The computing system can include clients and servers. A client and server are generally remote from each other and typically interact through a communications network. The relationship of client and server arises by virtue of computer programs running on the respective computers and having a client-server relationship to each other. In some embodiments, a server transmits information/data (e.g., an HTML page) to a client device (e.g., for purposes of displaying information/data to and receiving user input from a user interacting with the client device). Information/data generated at the client device (e.g., a result of the user interaction) can be received from the client device at the server.
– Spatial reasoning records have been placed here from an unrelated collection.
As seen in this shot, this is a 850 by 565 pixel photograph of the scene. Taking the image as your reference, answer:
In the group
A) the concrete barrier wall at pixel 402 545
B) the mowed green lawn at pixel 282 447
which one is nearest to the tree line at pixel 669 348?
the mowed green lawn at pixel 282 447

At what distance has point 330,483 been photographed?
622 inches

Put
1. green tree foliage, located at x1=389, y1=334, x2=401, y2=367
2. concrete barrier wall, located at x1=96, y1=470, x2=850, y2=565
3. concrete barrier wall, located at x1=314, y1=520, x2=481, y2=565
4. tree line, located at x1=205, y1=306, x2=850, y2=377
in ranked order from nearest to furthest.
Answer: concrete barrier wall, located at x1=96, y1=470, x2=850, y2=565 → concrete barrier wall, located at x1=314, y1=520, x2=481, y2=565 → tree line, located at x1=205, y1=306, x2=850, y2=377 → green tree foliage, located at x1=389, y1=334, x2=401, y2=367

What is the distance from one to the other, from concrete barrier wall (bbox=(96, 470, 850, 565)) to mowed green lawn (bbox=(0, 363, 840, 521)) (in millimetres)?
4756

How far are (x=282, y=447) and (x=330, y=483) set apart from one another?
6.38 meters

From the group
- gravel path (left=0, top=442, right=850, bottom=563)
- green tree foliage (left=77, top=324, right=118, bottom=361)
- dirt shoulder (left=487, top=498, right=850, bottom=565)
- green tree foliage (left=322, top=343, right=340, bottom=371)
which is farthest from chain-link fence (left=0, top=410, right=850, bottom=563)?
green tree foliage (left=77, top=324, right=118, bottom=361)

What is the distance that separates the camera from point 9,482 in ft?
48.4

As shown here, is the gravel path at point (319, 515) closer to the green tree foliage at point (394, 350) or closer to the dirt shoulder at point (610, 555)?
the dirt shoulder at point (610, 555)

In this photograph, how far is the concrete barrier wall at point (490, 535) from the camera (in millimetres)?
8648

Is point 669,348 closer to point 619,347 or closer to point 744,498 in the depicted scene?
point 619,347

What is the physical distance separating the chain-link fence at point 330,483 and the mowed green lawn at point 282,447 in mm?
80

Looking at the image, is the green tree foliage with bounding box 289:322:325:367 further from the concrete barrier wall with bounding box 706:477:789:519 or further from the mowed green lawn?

While this specification contains many specific implementation details, these should not be construed as limitations on the scope of any disclosures or of what may be claimed, but rather as descriptions of features specific to particular embodiments of particular disclosures. Certain features that are described herein in the context of separate embodiments can also be implemented in combination in a single embodiment. Conversely, various features that are described in the context of a single embodiment can also be implemented in multiple embodiments separately or in any suitable subcombination. Moreover, although features may be described above as acting in certain combinations and even initially claimed as such, one or more features from a claimed combination can in some cases be excised from the combination, and the claimed combination may be directed to a subcombination or variation of a subcombination.

Similarly, while operations are depicted in the drawings in a particular order, this should not be understood as requiring that such operations be performed in the particular order shown or in sequential order, or that all illustrated operations be performed, to achieve desirable results. In certain circumstances, multitasking and parallel processing may be advantageous. Moreover, the separation of various system components in the embodiments described above should not be understood as requiring such separation in all embodiments, and it should be understood that the described program components and systems can generally be integrated together in a single software product or packaged into multiple software products.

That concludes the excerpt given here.